The year has been undoubtedly difficult for everyone, and few can say they have not been affected in some way by the current circumstances. People are searching for a light at the end of the tunnel. Now, more than ever, the world needs the relaxation and relief associated with the holidays. Ultimately, the outcome of this time will be determined by the course of action that we choose to take in the coming weeks, along with the mindset that we maintain while doing so. 

It is time to get creative. Our realities are rapidly changing, but there are still aspects of it that we can control. Maybe take up a hobby or attempt a DIY. Try shopping online instead of in-person. Take the initiative and reach out via Zoom to that friend whom you usually only ever see once a year. There are many viable alternatives that do not involve endangering everyone’s safety but still allow for some holiday fun. 

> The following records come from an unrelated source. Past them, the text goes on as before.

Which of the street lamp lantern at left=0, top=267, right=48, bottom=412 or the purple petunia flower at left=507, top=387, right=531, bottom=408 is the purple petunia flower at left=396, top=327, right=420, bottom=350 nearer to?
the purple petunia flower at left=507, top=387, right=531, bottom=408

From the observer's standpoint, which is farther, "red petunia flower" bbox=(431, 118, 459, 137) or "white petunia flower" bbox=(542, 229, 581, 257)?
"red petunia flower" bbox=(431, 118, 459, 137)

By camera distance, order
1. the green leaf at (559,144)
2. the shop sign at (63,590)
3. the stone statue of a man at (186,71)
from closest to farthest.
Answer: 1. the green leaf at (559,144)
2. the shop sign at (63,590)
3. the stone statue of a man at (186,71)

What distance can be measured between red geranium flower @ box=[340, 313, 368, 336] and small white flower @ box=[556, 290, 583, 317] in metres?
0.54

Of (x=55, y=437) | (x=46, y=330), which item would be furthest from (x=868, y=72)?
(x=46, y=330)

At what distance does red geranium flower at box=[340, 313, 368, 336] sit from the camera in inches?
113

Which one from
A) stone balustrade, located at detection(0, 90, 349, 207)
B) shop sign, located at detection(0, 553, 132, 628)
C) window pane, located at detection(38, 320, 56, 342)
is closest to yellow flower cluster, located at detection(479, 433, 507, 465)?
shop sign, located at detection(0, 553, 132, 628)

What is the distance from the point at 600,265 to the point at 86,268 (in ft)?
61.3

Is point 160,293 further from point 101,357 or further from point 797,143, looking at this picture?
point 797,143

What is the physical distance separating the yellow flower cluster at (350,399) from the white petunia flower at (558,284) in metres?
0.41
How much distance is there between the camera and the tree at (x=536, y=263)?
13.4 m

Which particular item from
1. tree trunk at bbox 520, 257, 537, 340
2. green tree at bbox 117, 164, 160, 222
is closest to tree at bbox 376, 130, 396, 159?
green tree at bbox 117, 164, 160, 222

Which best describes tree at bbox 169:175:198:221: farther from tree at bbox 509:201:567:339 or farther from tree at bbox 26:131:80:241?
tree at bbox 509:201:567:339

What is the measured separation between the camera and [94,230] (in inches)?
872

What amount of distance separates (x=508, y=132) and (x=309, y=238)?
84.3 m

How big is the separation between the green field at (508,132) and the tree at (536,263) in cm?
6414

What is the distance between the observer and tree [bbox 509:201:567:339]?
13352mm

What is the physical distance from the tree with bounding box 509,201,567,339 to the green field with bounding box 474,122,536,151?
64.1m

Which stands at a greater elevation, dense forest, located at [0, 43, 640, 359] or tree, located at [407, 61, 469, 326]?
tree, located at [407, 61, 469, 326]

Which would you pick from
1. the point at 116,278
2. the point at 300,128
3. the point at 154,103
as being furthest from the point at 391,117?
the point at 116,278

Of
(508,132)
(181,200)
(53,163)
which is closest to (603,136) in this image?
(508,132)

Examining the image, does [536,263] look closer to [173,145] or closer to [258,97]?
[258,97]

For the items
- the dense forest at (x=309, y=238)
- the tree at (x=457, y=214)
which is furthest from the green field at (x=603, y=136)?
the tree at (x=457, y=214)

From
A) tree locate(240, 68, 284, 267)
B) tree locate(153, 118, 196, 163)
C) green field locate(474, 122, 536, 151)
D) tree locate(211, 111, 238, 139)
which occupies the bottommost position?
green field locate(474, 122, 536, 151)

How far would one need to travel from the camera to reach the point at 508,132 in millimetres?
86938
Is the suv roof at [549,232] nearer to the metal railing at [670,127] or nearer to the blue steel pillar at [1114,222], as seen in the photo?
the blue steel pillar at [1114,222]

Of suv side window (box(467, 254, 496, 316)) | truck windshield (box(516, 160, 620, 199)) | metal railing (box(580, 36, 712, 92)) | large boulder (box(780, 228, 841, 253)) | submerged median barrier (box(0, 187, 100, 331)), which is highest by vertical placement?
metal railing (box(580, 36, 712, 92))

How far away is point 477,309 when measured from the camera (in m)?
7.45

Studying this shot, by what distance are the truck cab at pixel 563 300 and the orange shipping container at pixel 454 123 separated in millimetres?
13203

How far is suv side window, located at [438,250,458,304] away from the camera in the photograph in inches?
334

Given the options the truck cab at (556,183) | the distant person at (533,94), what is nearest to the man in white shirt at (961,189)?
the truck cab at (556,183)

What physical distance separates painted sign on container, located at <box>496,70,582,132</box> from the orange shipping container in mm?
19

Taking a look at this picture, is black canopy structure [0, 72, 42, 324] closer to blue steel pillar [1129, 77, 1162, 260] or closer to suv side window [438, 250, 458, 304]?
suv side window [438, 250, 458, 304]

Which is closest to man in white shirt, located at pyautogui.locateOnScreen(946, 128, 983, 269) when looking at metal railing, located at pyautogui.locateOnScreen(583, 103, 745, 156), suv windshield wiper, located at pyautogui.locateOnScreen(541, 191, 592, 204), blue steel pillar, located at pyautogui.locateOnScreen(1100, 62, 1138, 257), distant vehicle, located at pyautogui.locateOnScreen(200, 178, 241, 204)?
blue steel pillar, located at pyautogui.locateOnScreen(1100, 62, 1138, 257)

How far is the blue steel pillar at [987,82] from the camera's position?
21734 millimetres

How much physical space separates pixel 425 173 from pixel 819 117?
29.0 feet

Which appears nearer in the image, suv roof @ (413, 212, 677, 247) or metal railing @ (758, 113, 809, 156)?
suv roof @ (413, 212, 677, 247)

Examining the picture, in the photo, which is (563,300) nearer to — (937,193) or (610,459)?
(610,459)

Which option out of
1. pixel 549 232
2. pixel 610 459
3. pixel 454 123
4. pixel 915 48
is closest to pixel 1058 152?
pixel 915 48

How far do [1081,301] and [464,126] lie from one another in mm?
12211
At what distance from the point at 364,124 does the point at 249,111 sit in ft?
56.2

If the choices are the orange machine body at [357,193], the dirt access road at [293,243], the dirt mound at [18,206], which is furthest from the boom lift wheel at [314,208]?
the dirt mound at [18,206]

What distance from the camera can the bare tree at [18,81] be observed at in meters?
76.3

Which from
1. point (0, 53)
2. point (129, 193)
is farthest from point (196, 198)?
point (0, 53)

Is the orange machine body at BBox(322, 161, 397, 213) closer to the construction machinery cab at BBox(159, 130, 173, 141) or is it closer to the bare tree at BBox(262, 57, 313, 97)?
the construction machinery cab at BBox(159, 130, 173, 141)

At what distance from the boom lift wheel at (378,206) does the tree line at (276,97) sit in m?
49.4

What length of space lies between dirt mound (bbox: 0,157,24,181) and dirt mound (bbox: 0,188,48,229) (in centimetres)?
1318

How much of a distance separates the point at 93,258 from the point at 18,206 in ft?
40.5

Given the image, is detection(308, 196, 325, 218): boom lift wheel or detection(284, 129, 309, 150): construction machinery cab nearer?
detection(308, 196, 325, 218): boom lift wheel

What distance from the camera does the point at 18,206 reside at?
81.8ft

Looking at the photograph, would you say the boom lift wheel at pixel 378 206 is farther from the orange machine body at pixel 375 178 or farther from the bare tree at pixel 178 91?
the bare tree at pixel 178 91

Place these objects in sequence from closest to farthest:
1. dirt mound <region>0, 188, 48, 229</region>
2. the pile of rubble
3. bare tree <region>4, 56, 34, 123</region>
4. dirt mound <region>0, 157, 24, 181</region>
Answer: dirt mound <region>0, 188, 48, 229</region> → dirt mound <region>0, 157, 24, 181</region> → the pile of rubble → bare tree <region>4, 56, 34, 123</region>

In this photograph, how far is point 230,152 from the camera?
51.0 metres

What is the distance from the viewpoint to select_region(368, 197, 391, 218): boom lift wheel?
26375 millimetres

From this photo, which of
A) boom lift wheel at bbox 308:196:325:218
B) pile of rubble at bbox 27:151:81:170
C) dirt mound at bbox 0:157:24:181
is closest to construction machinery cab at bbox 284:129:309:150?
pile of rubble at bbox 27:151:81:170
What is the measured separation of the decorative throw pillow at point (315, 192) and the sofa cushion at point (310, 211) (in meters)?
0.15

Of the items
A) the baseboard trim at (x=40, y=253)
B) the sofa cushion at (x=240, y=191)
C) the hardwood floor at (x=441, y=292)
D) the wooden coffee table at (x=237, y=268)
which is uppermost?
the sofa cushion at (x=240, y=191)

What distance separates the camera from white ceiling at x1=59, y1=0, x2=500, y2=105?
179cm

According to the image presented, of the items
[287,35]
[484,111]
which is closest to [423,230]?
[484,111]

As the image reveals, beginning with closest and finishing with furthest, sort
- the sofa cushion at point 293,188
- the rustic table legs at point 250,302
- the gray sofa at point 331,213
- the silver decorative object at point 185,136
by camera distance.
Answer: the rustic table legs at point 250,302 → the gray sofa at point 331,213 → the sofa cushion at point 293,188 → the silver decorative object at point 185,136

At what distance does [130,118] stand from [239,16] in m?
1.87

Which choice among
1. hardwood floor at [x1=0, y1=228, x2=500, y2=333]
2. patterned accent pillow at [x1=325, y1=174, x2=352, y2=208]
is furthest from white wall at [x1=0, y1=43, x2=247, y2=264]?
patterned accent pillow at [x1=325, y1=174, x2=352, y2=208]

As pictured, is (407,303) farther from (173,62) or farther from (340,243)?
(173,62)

In a world where people have the internet at their fingertips, it is now so much easier to reach out to other people. Though the holidays are one of the most common times for people to start thinking about these connections, it is important to remember these connections still exist year-round. So even if this year’s festivities do not go according to your original plan, you can find solace in the fact that there are hundreds of other days just waiting to be filled with joy.

Ultimately, the outcome of this time will be determined by the course of action that we choose to take in the coming weeks, along with the mindset that we maintain while doing so.